建築業界で独立するには、建築業許可の取得が必要です。
「経験もスキルも十分積んだし、そろそろ独立したい!」と考えている人は、まずは建築業許可と独立開業の流れを押さえましょう。
独立開業にあたっては、綿密な計画と必要な流れの把握が不可欠です。
勢いだけで起業できるほど、独立は用意ではありません。
とはいっても、難しそうな手続きや手順を自分ひとりで勉強するのは難しいですよね。
この記事では建築業許可を取って独立開業するときの流れについて、注意点などもまじえながら解説していきます。
ぜひ参考にしてください!
建築業界で独立開業するおおまかな流れ
まずは建築業界で独立開業する流れを押さえてください。
下の図を見てみましょう。
このように、建築業界で独立開業するには大きく分けて5つのステップを踏む必要があります。
いずれも大切な手順なので、見落としのないように気をつけてください。
では、それぞれのステップについて詳しく見ていきましょう。
独立資金の調達
後ほど解説するように、建築業界で独立開業するには「建築業許可」が必要となります。
建築業許可を取得するには、最低でも500万円以上の自己資本が必要です。
「自己資本」とは、事業経営をする上で返済の必要のない資金、つまり借金などで調達していないお金を指します。

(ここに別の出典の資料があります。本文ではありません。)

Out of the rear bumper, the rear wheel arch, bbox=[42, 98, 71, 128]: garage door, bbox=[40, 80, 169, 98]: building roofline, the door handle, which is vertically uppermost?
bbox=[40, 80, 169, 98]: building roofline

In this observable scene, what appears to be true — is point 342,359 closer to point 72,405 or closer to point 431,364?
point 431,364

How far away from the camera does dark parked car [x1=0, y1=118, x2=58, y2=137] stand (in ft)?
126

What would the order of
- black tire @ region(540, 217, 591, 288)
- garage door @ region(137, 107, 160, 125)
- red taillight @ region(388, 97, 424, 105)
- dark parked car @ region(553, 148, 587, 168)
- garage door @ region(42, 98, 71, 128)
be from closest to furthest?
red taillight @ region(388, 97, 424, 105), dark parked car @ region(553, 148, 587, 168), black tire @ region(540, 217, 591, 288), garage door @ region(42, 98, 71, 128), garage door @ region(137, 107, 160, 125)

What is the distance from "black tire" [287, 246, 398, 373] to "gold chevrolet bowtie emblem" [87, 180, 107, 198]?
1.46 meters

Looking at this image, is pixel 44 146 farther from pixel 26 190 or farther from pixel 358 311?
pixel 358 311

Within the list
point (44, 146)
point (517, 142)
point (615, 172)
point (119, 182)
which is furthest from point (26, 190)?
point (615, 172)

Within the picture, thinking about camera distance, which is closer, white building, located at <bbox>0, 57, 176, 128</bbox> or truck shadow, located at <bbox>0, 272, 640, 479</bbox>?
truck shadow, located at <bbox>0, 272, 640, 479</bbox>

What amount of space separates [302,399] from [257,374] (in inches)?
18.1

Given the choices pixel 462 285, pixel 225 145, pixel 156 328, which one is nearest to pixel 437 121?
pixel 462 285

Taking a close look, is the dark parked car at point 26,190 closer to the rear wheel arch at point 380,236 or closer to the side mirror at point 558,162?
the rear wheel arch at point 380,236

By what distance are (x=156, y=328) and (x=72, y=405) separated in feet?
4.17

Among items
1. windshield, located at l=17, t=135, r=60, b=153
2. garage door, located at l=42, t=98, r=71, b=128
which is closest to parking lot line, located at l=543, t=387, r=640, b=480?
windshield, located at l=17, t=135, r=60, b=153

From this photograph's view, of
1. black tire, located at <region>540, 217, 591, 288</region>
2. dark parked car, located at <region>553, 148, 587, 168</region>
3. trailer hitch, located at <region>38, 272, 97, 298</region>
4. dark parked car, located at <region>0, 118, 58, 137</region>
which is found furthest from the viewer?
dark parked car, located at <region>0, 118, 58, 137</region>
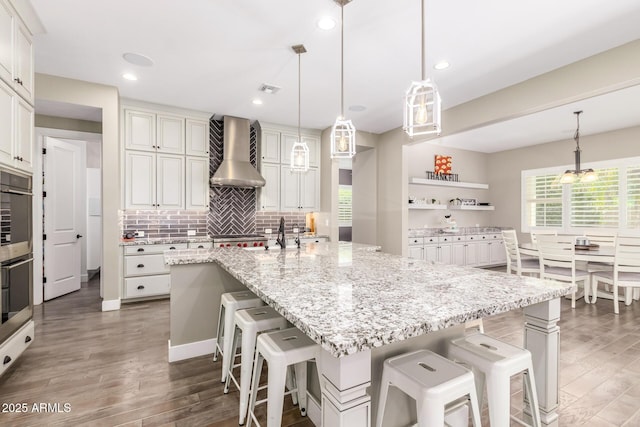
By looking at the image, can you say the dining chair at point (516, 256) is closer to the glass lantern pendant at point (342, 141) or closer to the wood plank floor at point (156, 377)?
the wood plank floor at point (156, 377)

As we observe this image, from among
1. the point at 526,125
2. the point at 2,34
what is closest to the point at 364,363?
the point at 2,34

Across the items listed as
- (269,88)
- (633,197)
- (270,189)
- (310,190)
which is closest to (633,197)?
(633,197)

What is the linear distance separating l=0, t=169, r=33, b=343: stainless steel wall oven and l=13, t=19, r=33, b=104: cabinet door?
0.69 m

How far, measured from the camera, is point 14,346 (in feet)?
7.35

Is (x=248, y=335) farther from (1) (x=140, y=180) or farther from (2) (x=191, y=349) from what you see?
(1) (x=140, y=180)

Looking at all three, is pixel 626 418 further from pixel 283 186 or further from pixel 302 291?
pixel 283 186

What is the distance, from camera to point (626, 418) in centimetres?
187

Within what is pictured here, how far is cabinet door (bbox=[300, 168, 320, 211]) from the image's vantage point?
563 centimetres

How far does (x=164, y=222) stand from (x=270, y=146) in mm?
2098

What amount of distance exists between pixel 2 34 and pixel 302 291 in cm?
270

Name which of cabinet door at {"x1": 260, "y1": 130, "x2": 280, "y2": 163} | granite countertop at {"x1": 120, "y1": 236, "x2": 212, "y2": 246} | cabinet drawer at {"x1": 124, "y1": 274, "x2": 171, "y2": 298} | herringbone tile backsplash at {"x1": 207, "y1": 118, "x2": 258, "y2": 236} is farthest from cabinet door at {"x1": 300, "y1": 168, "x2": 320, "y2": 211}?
cabinet drawer at {"x1": 124, "y1": 274, "x2": 171, "y2": 298}

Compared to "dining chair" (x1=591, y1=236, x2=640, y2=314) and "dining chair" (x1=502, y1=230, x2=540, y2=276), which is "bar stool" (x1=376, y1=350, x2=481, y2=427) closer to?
"dining chair" (x1=591, y1=236, x2=640, y2=314)

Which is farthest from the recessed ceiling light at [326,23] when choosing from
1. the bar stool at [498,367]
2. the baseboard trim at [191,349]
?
the baseboard trim at [191,349]

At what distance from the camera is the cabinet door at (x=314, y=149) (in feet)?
18.8
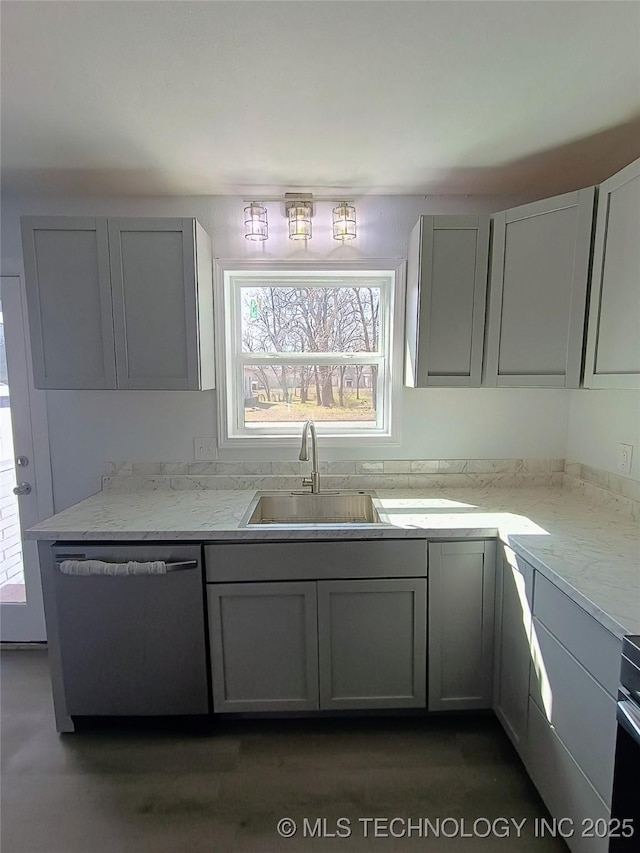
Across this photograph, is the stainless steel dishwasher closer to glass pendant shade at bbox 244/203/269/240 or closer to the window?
the window

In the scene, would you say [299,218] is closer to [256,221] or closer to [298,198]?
[298,198]

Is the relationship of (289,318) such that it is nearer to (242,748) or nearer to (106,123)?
(106,123)

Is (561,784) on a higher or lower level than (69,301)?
lower

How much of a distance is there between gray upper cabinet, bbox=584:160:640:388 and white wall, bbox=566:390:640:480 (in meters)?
0.31

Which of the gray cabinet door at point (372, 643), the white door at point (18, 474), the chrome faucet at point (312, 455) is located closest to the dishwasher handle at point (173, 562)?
the gray cabinet door at point (372, 643)

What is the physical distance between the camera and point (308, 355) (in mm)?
2377

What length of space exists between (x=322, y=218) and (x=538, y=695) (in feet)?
7.48

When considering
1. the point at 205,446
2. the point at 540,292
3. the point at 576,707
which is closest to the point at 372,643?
the point at 576,707

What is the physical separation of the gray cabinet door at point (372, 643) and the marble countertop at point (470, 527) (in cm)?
25

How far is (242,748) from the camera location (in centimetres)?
177

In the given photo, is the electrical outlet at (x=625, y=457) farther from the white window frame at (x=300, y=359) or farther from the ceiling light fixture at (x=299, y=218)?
the ceiling light fixture at (x=299, y=218)

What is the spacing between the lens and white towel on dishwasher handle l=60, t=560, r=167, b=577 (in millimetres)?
1706

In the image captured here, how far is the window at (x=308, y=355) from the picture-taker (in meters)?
2.34

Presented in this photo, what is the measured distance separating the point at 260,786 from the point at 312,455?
139 centimetres
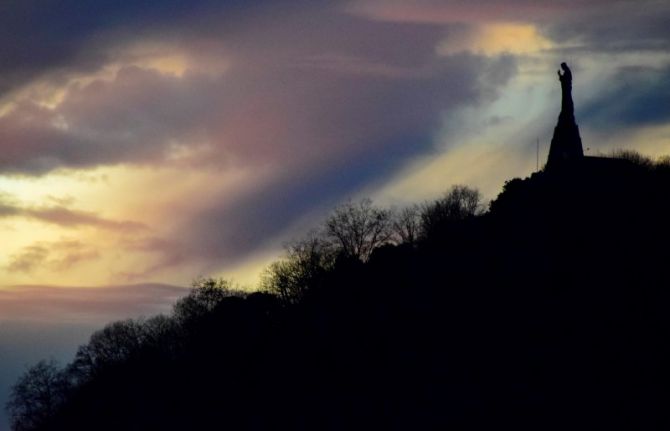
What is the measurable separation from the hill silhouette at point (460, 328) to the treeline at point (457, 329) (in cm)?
19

建築業界での独立開業にあたっては、重機や工具、パソコンなどさまざまな備品も必要です。
新品ばかりを揃えるとすぐに資金難に陥ってしまうので、家庭用のコピー機や中古の重機を用意するなどして、初期費用を抑えることをおすすめします。
事務所・事業所の準備
次に必要なのが、業務の拠点となる事務所の準備です。
資金に余裕がある場合は新たに物件の購入や賃貸もできますが、費用を抑えたい場合は自宅を事務所として登録することをおすすめします。
購入備品を少なくできるだけでなく、通勤の手間もありません。
さらに借家にお住いの場合は、家賃の一部を経費に計上できます。
一方、自宅以外の場所を事務所に登録する場合にも、対外的な信用度のアップにつながるというメリットもあります。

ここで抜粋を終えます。